Are Lead and Arsenic Removed by Thin Film Reverse Osmosis Membranes?  What are the rejection rates?



There is not a list of rejection rates for these heavy metals, but we can give you some general guidelines. However, we recommend that you run the experiments under your unique set of conditions and ions/counterions.

Rejection of lead by thin film RO membranes has been reported to be quite high, >99%.

The rejection of arsenic depends on its oxidation state. The +3 acid, arsenious, is not rejected particularly well in neutral solutions, 70 to 90%, but is well rejected as the pH approaches or exceeds the pKa of 9.2. The +5 arsenic acid is well rejected in neutral solution.

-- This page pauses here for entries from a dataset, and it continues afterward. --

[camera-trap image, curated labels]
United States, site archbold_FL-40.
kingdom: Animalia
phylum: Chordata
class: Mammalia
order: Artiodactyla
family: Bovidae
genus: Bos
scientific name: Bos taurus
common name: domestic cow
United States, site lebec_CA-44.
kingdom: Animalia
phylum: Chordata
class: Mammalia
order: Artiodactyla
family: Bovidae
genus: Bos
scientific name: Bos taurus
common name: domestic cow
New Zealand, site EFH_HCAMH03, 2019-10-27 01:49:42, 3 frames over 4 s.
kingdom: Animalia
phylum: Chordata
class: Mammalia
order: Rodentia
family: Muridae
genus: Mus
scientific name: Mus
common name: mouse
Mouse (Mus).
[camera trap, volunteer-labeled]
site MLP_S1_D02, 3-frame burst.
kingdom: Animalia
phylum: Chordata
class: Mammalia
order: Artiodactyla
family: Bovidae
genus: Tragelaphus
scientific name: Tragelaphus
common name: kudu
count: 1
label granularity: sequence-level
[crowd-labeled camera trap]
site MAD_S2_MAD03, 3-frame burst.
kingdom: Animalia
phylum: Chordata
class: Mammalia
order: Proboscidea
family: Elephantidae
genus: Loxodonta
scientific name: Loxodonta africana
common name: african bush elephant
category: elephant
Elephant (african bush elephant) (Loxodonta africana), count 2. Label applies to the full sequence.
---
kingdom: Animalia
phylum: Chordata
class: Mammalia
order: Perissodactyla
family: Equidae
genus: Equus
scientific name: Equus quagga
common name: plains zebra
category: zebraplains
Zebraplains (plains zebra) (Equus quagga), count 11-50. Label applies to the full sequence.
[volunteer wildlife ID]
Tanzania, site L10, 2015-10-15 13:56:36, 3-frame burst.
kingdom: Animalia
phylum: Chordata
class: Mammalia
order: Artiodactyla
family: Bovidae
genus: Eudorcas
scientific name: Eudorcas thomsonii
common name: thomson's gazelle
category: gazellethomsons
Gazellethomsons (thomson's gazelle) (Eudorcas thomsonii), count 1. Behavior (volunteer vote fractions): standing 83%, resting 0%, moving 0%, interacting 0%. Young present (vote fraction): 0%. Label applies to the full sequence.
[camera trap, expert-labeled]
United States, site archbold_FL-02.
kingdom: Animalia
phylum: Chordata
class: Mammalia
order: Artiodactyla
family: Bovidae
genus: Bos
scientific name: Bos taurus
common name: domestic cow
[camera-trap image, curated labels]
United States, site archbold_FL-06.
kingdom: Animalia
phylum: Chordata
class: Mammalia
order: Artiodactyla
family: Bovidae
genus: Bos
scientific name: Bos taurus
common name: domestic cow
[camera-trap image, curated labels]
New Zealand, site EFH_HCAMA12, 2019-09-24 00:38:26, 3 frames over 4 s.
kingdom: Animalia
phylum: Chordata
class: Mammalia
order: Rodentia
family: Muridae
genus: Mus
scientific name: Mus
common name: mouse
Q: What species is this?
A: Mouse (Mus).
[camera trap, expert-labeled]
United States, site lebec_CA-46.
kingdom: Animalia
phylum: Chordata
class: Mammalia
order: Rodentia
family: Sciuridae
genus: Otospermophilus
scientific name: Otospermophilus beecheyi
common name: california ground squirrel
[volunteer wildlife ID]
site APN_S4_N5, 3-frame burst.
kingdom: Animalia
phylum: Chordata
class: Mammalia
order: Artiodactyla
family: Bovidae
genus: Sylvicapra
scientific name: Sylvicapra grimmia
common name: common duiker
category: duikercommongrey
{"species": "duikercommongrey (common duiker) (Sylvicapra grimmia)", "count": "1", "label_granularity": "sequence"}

How can I remove the Silica from the water before passing it through the membranes?



There is no easy method. The conventional method used is lime soda softening but this is very expensive. In reverse osmosis no attempt is made to remove silica before the membranes. Instead the recovery and other operating conditions are adjusted to prevent silica supersaturation and precipitation.

For a GMP pharmaceutical water pretreatment system to be used for large scale WFI production, what are the options for removal of chloramines ?

Currently, the only two options for removal of chloramines are break-point chlorination, and utilization of catalytic carbon beds.


What is the difference between Flocon 260 Antiscalant/Dispersant and Coagulant?



Flocon 260 Antiscalant is used to keep water hardness from precipitating during reverse osmosis treatment of water.  The antiscalant also contains a dispersant which prevents iron or aluminum in water from reacting with the antiscalant and making it ineffective.

Coagulant, on the other hand, works just the opposite.  It is used to cause the suspended solids that may be present in water to coagulate and settle out.  By coagulation we mean that the very fine particles of suspended matter come together to become a larger cluster which will settle more easily than the smaller suspended particles.  The fine suspended particles in the water normally have an electrical charge.  The coagulate facilitates the removal of the charge, allowing the particles to coagulate and settle.   In short, coagulant is used to remove suspended solids.

In membrane process, coagulants are used only in rare situations.  Many coagulants can be harmful for the membranes.  Coagulants are commonly used in municipal water treatment systems.

In short:  Antiscalant is used for hardness, which is dissolved in the water, and coagulant is used for suspended solids.